Data augmentation for image (ViT) using Hugging Face

Hi everyone,

I am currently doing the training of a ViT on a local dataset of mine. I have used the dataset template of hugging face to create my own dataset class.

To train my model I use pytorch functions (Trainer etc…), and I would like to do some data augmentation on my images.

Does hugging face allow data augmentation for images ? Otherwise, guessing I should use pytorch for the data augmentation, how could I proceed ?

Thank you


the feature extractors (like ViTFeatureExtractor) are fairly minimal, and typically only support resizing of images and normalizing the channels. For all kinds of image augmentations, you can use torchvision’s transforms or albumentations for example.

1 Like

Hi, thanks for the reply.

Being more specific, what is the best way to implement a data augmentation on-the-fly during the training using torchvision ? (since my dataset is already very large I can’t create the augmented dataset and then load it, it would take way too much time and memory)
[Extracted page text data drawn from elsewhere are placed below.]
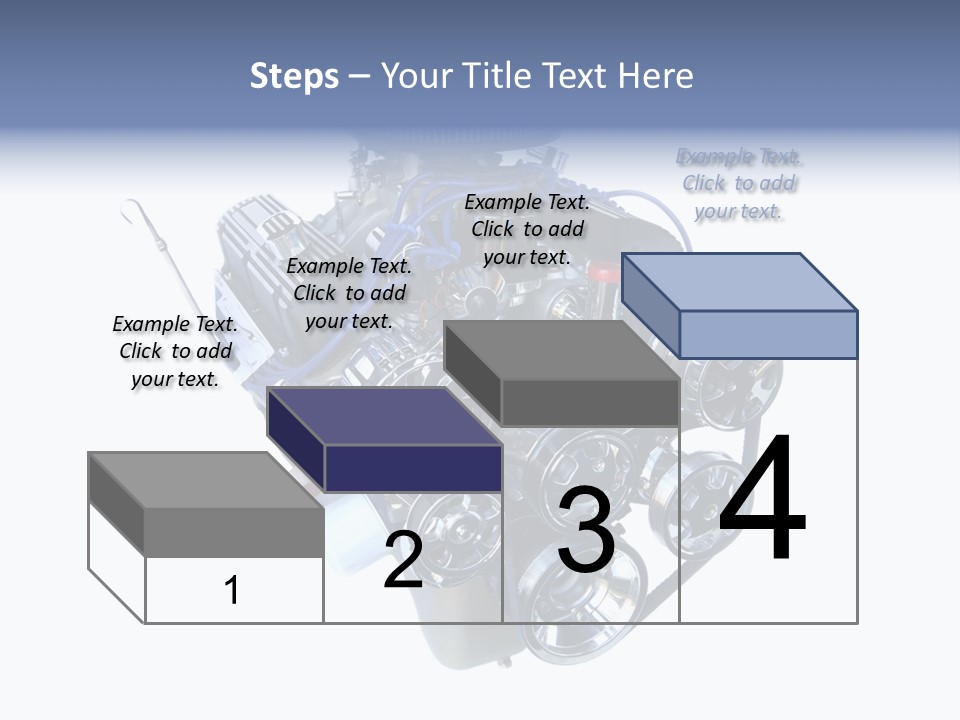 Steps – Your Title Text Here

Example Text. Click to add your text.

Example Text. Click to add your text.

Example Text. Click to add your text.

Example Text. Click to add your text.

1

2

3

4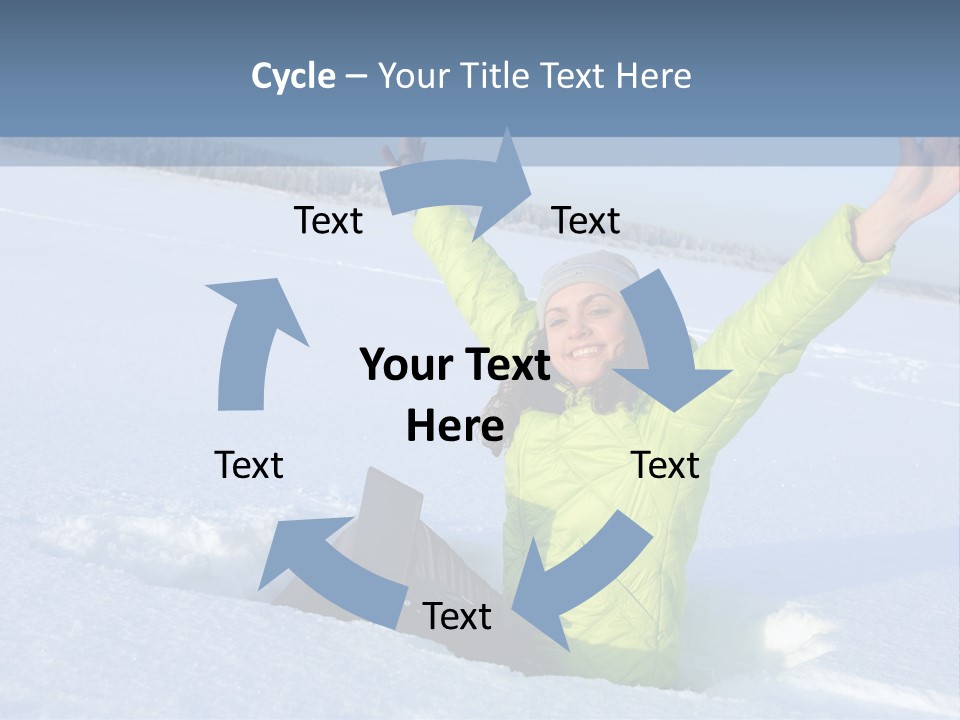 Cycle – Your Title Text Here

Text

Text

Your Text Here

Text

Text

Text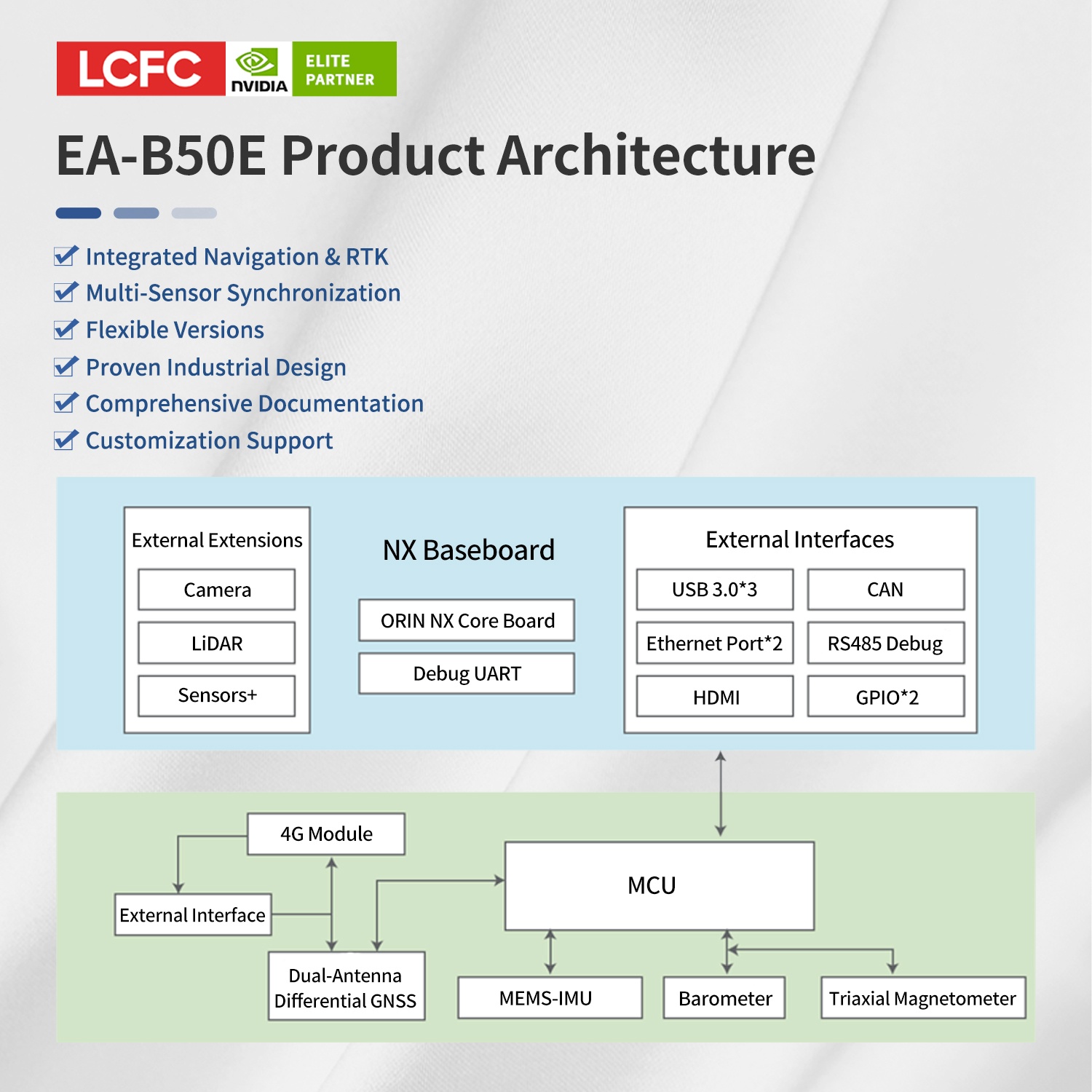 LCFC NVIDIA ELITE PARTNER

EA-B50E Product Architecture

Integrated Navigation & RTK
Multi-Sensor Synchronization
Flexible Versions
Proven Industrial Design
Comprehensive Documentation
Customization Support

External Extensions
Camera
LiDAR
Sensors+

NX Baseboard
ORIN NX Core Board
Debug UART

External Interfaces
USB 3.0*3
CAN
Ethernet Port*2
RS485 Debug
HDMI
GPIO*2

4G Module
External Interface
Dual-Antenna Differential GNSS
MCU
MEMS-IMU
Barometer
Triaxial Magnetometer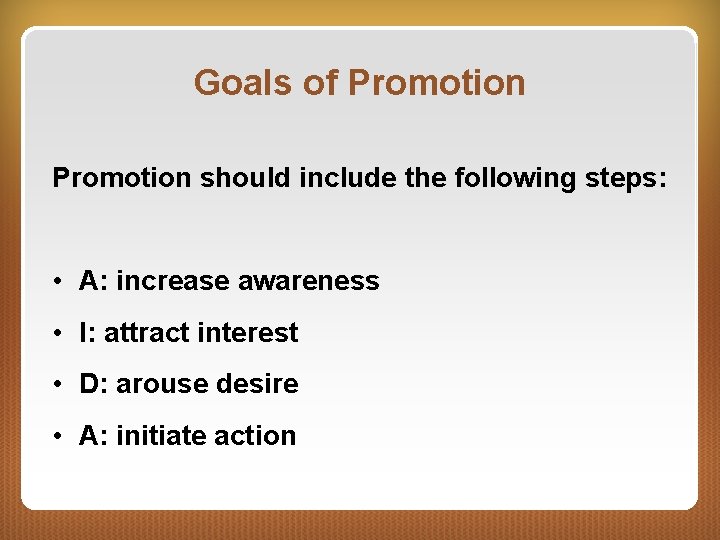 Goals of Promotion

Promotion should include the following steps:

• A: increase awareness
• I: attract interest
• D: arouse desire
• A: initiate action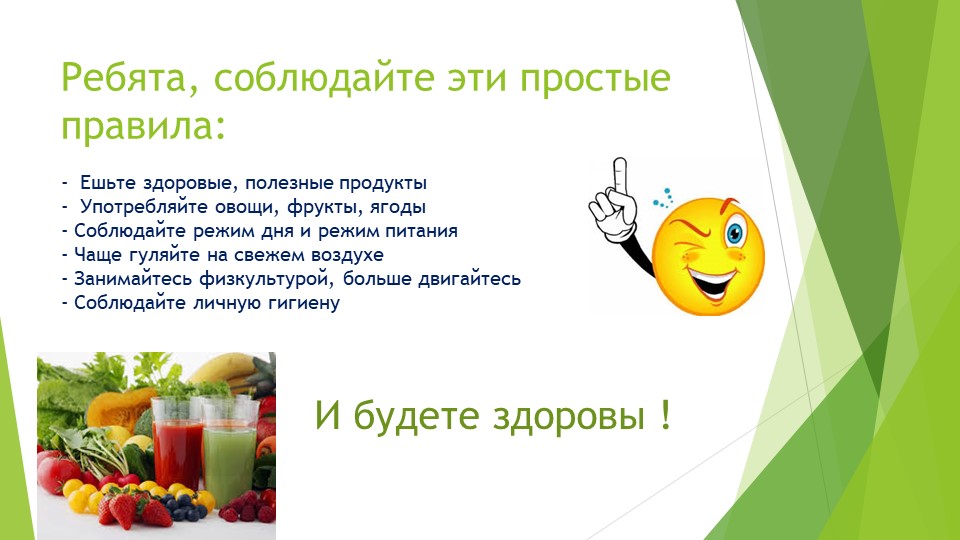 Ребята, соблюдайте эти простые правила:

- Ешьте здоровые, полезные продукты
- Употребляйте овощи, фрукты, ягоды
- Соблюдайте режим дня и режим питания
- Чаще гуляйте на свежем воздухе
- Занимайтесь физкультурой, больше двигайтесь
- Соблюдайте личную гигиену

И будете здоровы !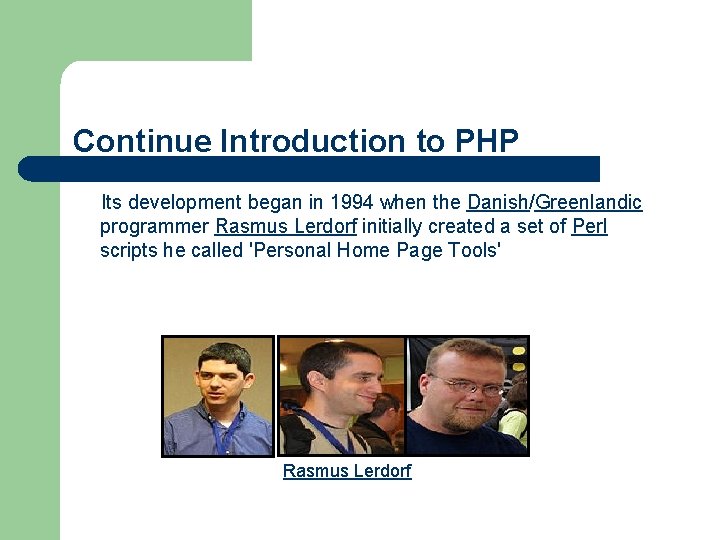 Continue Introduction to PHP

Its development began in 1994 when the Danish/Greenlandic programmer Rasmus Lerdorf initially created a set of Perl scripts he called 'Personal Home Page Tools'

Rasmus Lerdorf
Is it feasible in the function generate_examples of the dataset class ?

If not, where would you advise me to do it ?

If you can put some bricks of code (just to have the idea of the implementation you have in mind) I’d be more than happy.



You’re in luck, cause we’ve recently added an image classification script to the examples folder of the Transformers library. It illustrates how to use Torchvision’s transforms (such as CenterCrop, RandomResizedCrop) on the fly in combination with HuggingFace Datasets, using the .set_transform() method.

Amazing !

Thanks a lot

Just a question : since I am using pytorch lightning for the training, if I apply the transforms.Compose operation in the preprocess_images (the function doing basically a moveaxis and applying feature_extractor as you defined here : Transformers-Tutorials/Fine_tuning_the_Vision_Transformer_on_CIFAR_10_with_PyTorch_Lightning.ipynb at master · NielsRogge/Transformers-Tutorials · GitHub), will these transformations be made on the fly during the training as you do in your example (seeing each epoch a different version of the same image) or does it create a fixed version of the dataset with data augmentation only performed at this time ?

Because I see that in your example above you use a Hugging Face Trainer, so maybe it handles data augmentation differently than the pytorch lightning trainer, in order to make it on the fly.